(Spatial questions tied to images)
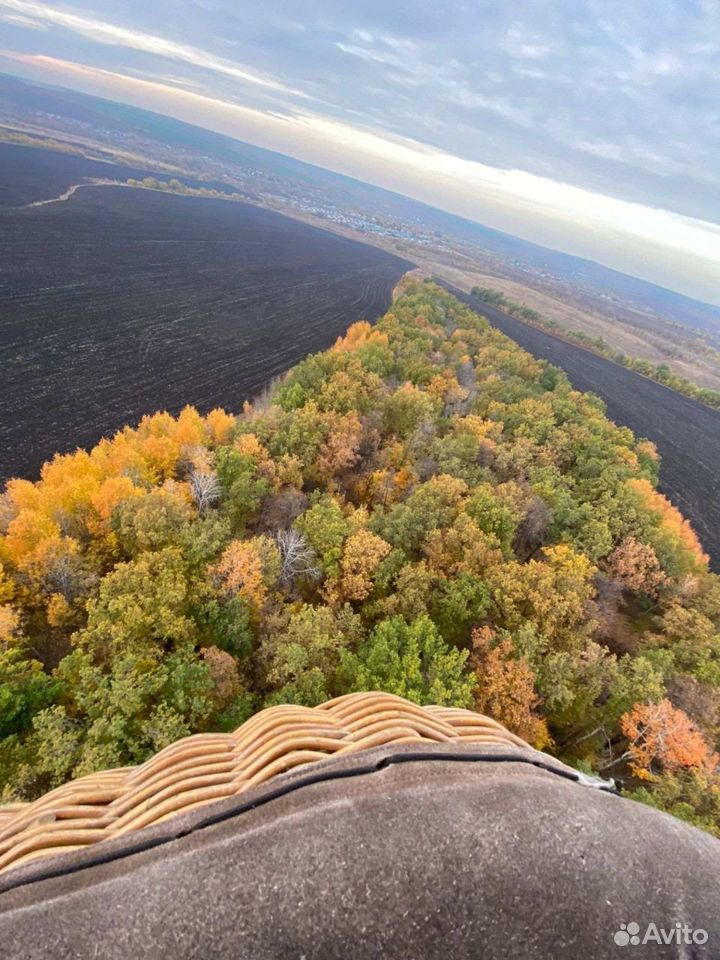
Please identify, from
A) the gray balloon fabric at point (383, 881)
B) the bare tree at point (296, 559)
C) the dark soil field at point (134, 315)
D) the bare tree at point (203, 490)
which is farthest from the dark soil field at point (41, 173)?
the gray balloon fabric at point (383, 881)

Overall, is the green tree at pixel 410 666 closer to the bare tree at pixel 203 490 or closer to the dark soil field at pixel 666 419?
the bare tree at pixel 203 490

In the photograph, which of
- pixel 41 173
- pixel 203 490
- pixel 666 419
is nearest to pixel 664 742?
pixel 203 490

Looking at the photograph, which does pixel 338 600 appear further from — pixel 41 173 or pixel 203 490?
pixel 41 173

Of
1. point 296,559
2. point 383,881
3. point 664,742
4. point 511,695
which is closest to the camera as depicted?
point 383,881

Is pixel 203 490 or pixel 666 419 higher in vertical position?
pixel 666 419

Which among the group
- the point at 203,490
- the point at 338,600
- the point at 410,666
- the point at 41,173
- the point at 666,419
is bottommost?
the point at 338,600

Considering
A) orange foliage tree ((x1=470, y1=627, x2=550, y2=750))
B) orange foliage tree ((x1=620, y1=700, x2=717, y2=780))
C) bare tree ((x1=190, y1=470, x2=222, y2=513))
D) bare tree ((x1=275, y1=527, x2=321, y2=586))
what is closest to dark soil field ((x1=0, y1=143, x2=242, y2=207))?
bare tree ((x1=190, y1=470, x2=222, y2=513))
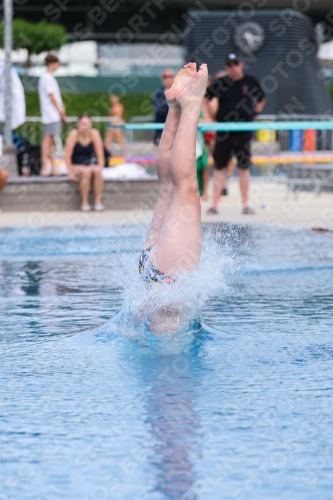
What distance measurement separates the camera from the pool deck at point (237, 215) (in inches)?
433

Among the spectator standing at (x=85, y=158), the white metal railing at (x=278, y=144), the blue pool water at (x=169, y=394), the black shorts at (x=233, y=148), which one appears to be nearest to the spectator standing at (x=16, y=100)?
the spectator standing at (x=85, y=158)

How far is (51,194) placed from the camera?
12.7 metres

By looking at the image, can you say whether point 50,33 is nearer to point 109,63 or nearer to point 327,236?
point 109,63

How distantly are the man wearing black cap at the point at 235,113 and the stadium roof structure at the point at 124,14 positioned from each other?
106 ft

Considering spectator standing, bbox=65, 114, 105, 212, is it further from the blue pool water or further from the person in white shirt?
the blue pool water

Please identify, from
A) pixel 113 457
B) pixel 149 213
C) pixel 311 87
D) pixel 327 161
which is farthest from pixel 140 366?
pixel 311 87

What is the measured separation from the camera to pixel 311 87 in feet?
88.4

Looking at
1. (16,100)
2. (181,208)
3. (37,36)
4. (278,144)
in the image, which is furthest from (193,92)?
(37,36)

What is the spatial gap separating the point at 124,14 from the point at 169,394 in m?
44.6

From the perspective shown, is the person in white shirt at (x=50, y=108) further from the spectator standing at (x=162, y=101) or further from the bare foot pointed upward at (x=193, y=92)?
the bare foot pointed upward at (x=193, y=92)

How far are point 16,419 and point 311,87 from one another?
24.4m

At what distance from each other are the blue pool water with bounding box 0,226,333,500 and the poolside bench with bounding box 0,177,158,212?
5932mm

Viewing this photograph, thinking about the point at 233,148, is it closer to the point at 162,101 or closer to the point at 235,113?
the point at 235,113

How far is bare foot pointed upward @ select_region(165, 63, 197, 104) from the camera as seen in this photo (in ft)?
15.1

Stated problem: Reproduce word for word everything from the line containing "What is the spatial" down to the last line of the entries, including both ends.

Exercise result:
What is the spatial gap separating the point at 124,14 from the point at 169,394 in m?
44.6

From the perspective shown, is the person in white shirt at (x=50, y=108) further from the spectator standing at (x=162, y=101) or further from the bare foot pointed upward at (x=193, y=92)?
the bare foot pointed upward at (x=193, y=92)

How far are point 16,419 and point 311,87 from one another?
24.4m

At what distance from each other are the blue pool water with bounding box 0,226,333,500 and the poolside bench with bounding box 0,177,158,212?
5932mm

Viewing this photograph, thinking about the point at 233,148, is it closer to the point at 162,101 or closer to the point at 235,113?
the point at 235,113

How far is bare foot pointed upward @ select_region(165, 63, 197, 104) from the camera as seen in this photo (in ft)?
15.1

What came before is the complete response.